The US Conference Board's indicator is not yet flashing a red alert, but that is because it gives weight to "yield curve inversion", where long rates fall below short rates. This indicator is meaningless in a Japan-style bust where policy rates are zero.

I suspect that Fed chair Ben Bernanke knows the economy buckled around the Ides of June, but is stymied by hawks at the regional Feds. All he can do for now is to talk down credit costs through hints of more quantitative easing, or QE2. In this he has succeeded. The yield on two-year Treasuries fell to an all-time low of 0.5765pc on Friday. It's Weimar, all right: circa 1931, not 1923.

So what is the European Central Bank doing to prevent southern Europe asphyxiating from debt-deflation, and knowing that M3 contracted in February (-0.3pc), March (-0.1pc), April (-0.2pc) and May (-0.2pc)? It is tightening, as it did in mid-2008 when the eurozone was already tanking.

Far from taking steps to offset Club Med austerity, it is winding down its €60bn (£50bn) purchase of government bonds - "sterilized" in any case to prevent net stimulus. It is draining liquidity fast. The ECB's loans to credit institutions fell from €870bn to €635bn in the two weeks to July 9.

"This is the equivalent in central banking of the Charge of the Light Brigade," said Tim Congdon from International Monetary Research. Cash reserves in the interbank market have fallen by a third in days. No wonder three-month Euribor (the stress gauge) has risen to an 11-month high of 0.86pc. The funding squeeze has turbo-charged the euro rally, pushing the currency to 8.67 Chinese yuan. German exporters can take the pain. It is the strappado for Spain and Latin Europe. They are smiling in Guangdong.

Perhaps the stress tests for Europe's banks will clear the air and unblock the credit system. But such tests worked in the US only because that was a banking crisis. Few questioned whether the US Treasury could stand behind the system, or whether the US would hold together as a political entity. In Europe, sovereign states are themselves the risk, and a dysfunctional EMU is the Achilles heel.

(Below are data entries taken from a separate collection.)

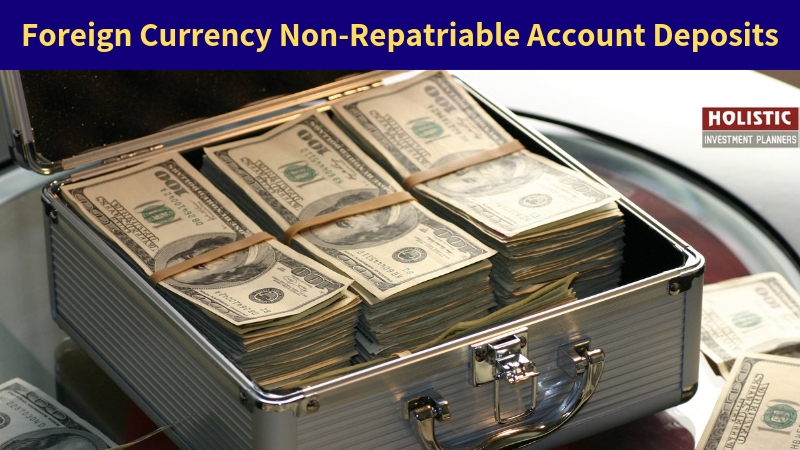 Foreign Currency Non-Repatriable Account Deposits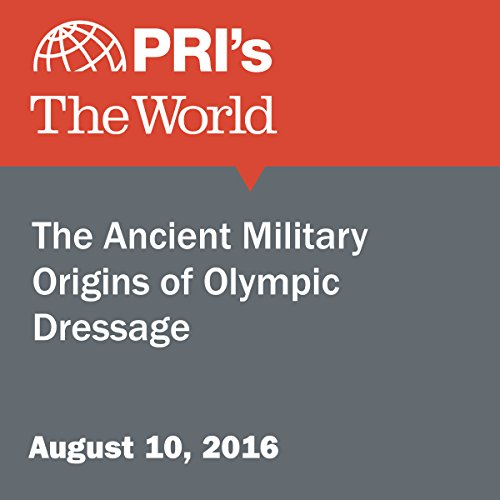 The Ancient Military Origins of Olympic Dressage audiobook cover art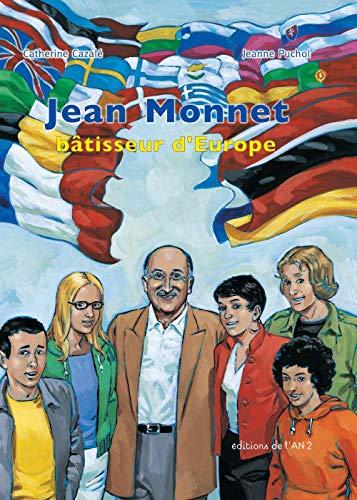 Jean Monnet : Bâtisseur d'Europe: Catherine Cazalé; Jeanne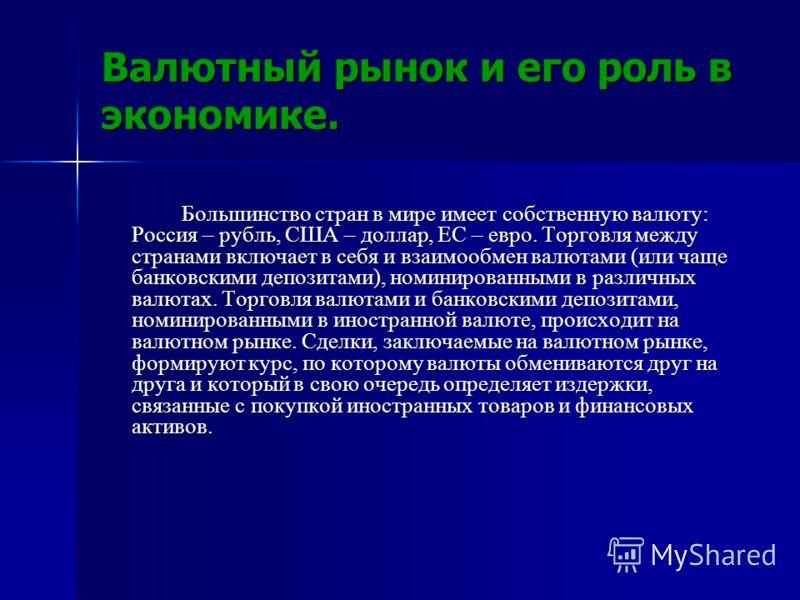 Валютный рынок и его роль в экономике. Большинство стран в мире имеет собственную валюту: Россия – рубль, США – доллар, ЕС – евро. Торговля между странами включает в себя и взаимообмен валютами (или чаще банковскими депозитами), номинированными в раз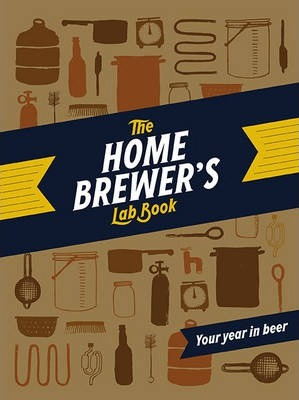 Home Brewer's Lab Book : Your Year in Beer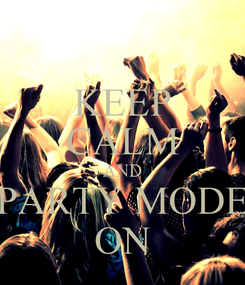 Poster: KEEP CALM AND PARTY MODE ON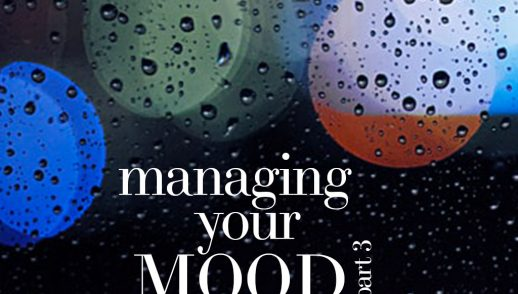 Managing Your Mood (Part 3)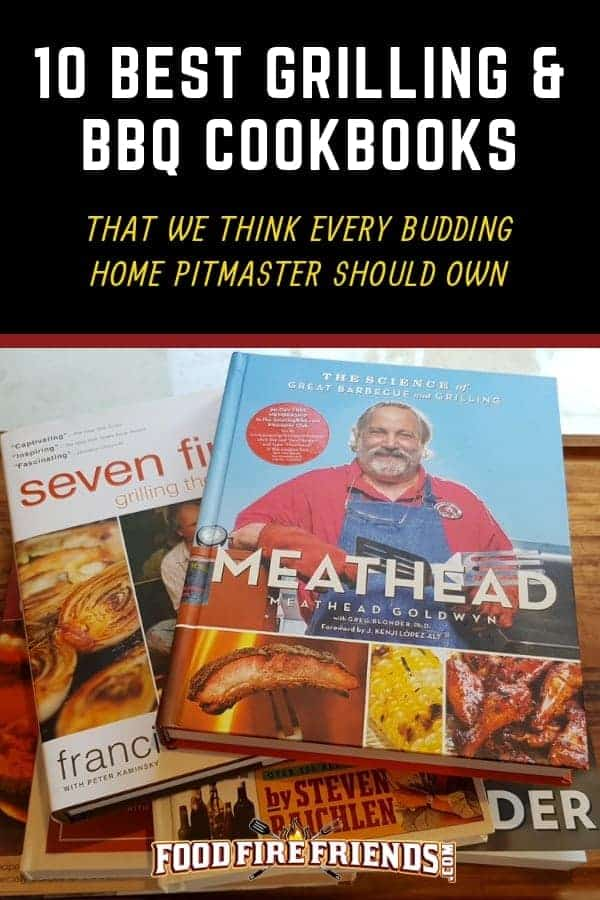 10 best grilling and bbq cookbooks written above a photo of a stack of BBQ and grilling books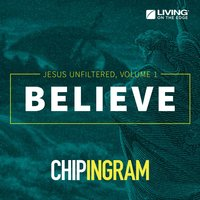 Believe - Jesus Unfiltered, Vol. 1 — Chip Ingram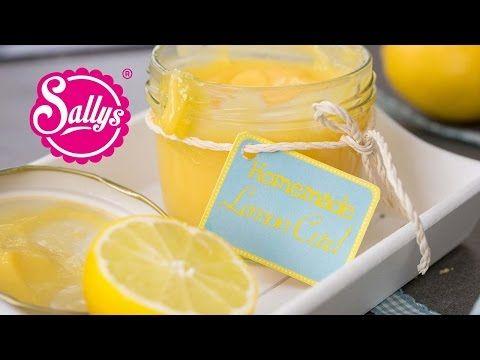 Lemon Curd / Sallys Basics - YouTube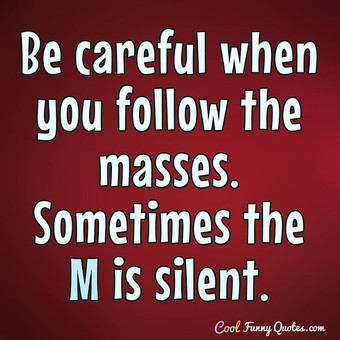 t-be-careful-when-you-follow-the-masses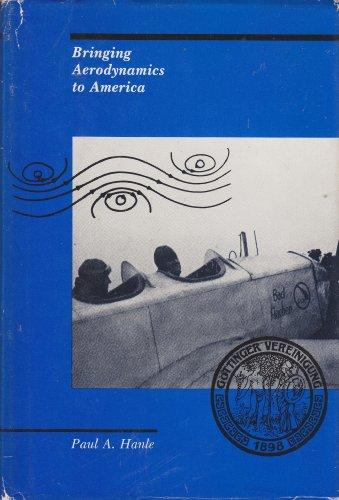 Bringing Aerodynamics to America: Paul A. Hanle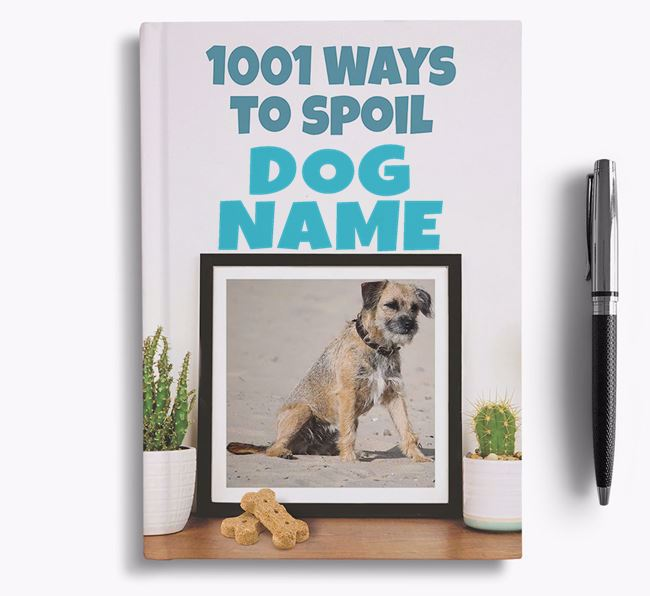 '1001 Ways to Spoil' - Personalized Border Terrier Notebook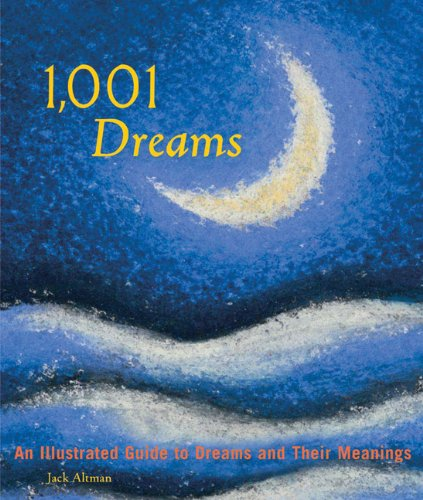 1,001 Dreams: An Illustrated Guide to Dreams and Their Meanings - Jack Altman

A memo from Germany's regulator BaFin earlier this year said the worry is contagion from "collective difficulties" in Club O'Med, not an isolated default. Once under way, the crisis might turn into a conflagration. Investors know this. It is why the simulation test by RBS adjusts for €400bn of losses in Spain and €1.3 trillion for the eurozone, and called for "overwhelming policy intervention" by the ECB to stop this happening. Will the EU carry out such tests? Of course not.

All now hangs on the credibility of the EU's €440bn rescue fund or Stability Facility (EFSF), itself subject to challenges in Germany's constitutional court. Will the EU stress test the "non-negligible" risk that the court will block it? No.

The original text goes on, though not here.